En ce cas, m’sieu Pipe, remontez chez vous les chercher, je vous attendrai devant la porte…

Il n’y avait pas à discuter, je le comprenais bien. Manzana avait parlé… il s’entendait peut-être avec ce Bill Sharper… On voulait me faire chanter.

Un honnête homme, lorsqu’il tombe entre les mains de pareils aigrefins, n’a qu’à demander à la police aide et protection, mais moi, pour les raisons que le lecteur connaît, je ne pouvais user de ce moyen. Je devais donc « chanter », sans me faire prier, et c’est ce que je fis.

Je remontai mon escalier, mais comme il était inutile que je misse Édith au courant de cette nouvelle aventure, je m’arrêtai au deuxième étage, tirai mon portefeuille de ma poche, y pris deux bank-notes de cinq livres et redescendis lentement trouver Bill Sharper.

— Voici, dis-je, en lui glissant les billets dans la main…
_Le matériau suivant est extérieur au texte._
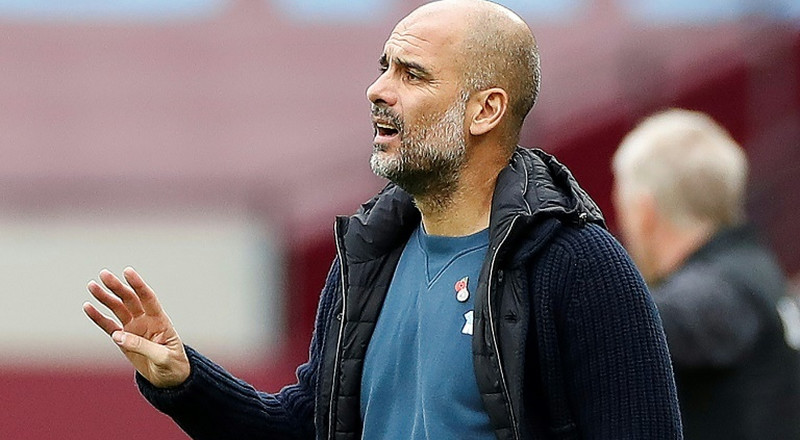 Guardiola downplays Liverpool clash, compares title race with US election
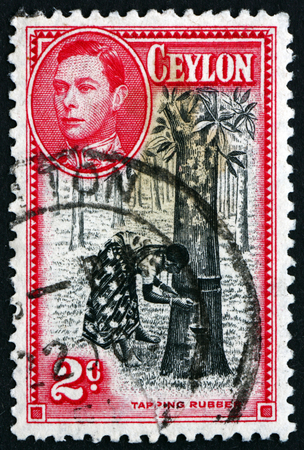 arbol de problemas: SRI LANKA - CIRCA 1938: a stamp printed in Sri Lanka shows Tapping Rubber Tree, circa 1938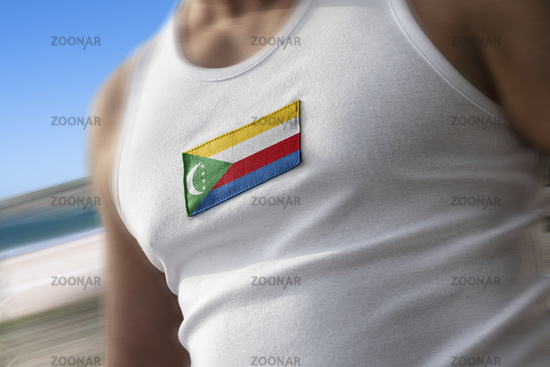 The national flag of Comoros on the athlete's chest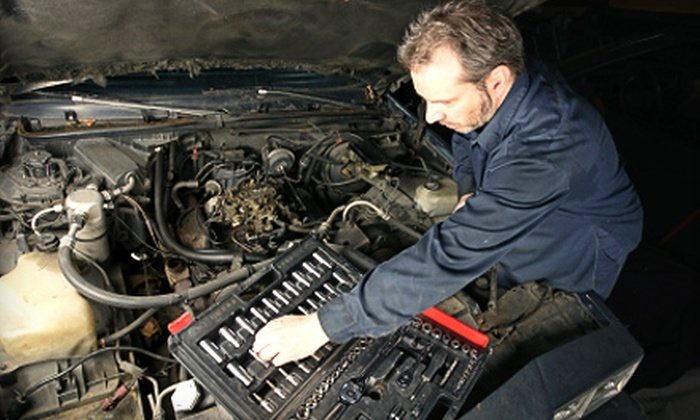 Newton Automotive - Katy Freeway Industrial Park: Oil Change, Coolant Flush, or Winterizing Package at Newton Automotive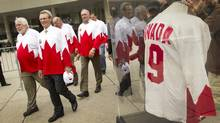 Paul Henderson, in glasses, arrives with his old team members to Nathan Philips Square in Toronto during an event to recognize the hockey players of Team Canada 1972 before their Canada's Walk of Fame induction Sept. 21, 2012 (Peter Power/The Globe and Mail)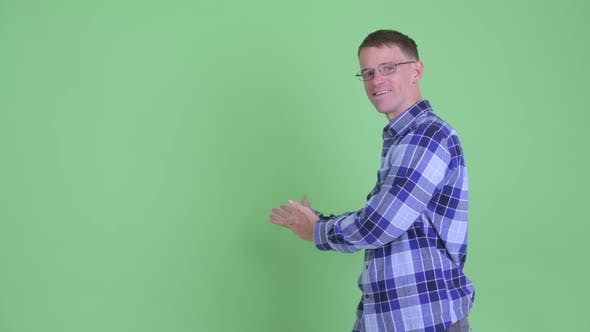 Thumbnail for Portrait of Happy Hipster Man Talking While Showing To Back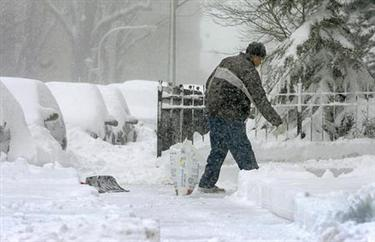 Harold Coleman spreads salt to help melt snow on the sidewalk he just shoveled outside the sandwich shop where he works Saturday, Jan. 22, 2005 in Chicago. Heavy snow pounded the Chicago area overnight and continued into Saturday. (AP Photo/Jeff Roberson)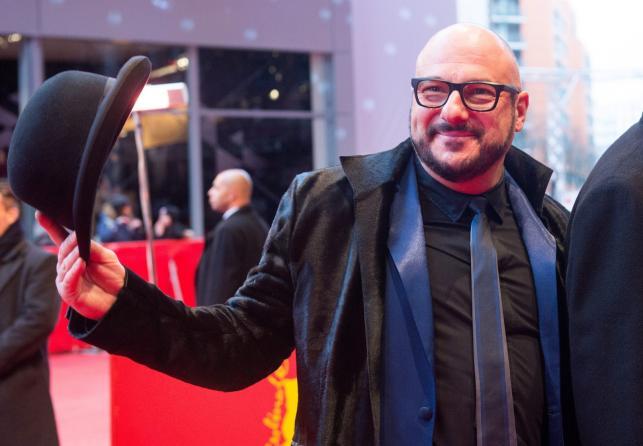 """Piotr Gąsowski na uroczystej premierze """"Pod elektrycznymi chmurami"""" w Berlinie"""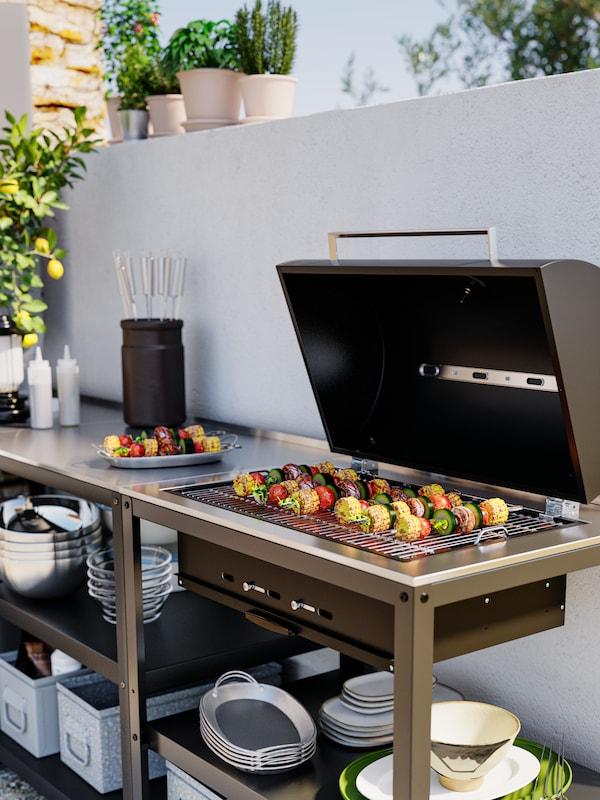 Ein Holzkohlegrill mit offener Haube. Auf dem Grill sind Gemüsespiesse zu sehen, auf der Fläche darunter Teller und Tabletts.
Le drôle se confondit en remerciements.

— Merci, m’sieu Pipe !… M’sieu est bien bon… on voit qu’il comprend les affaires… Je suis tout à sa disposition, car moi, je sers fidèlement ceux qui me payent… Je déteste les gens qui lésinent et se font tirer l’oreille pour sortir leur argent… Si monsieur a encore besoin de moi, qu’il n’oublie pas que je suis à son entière disposition…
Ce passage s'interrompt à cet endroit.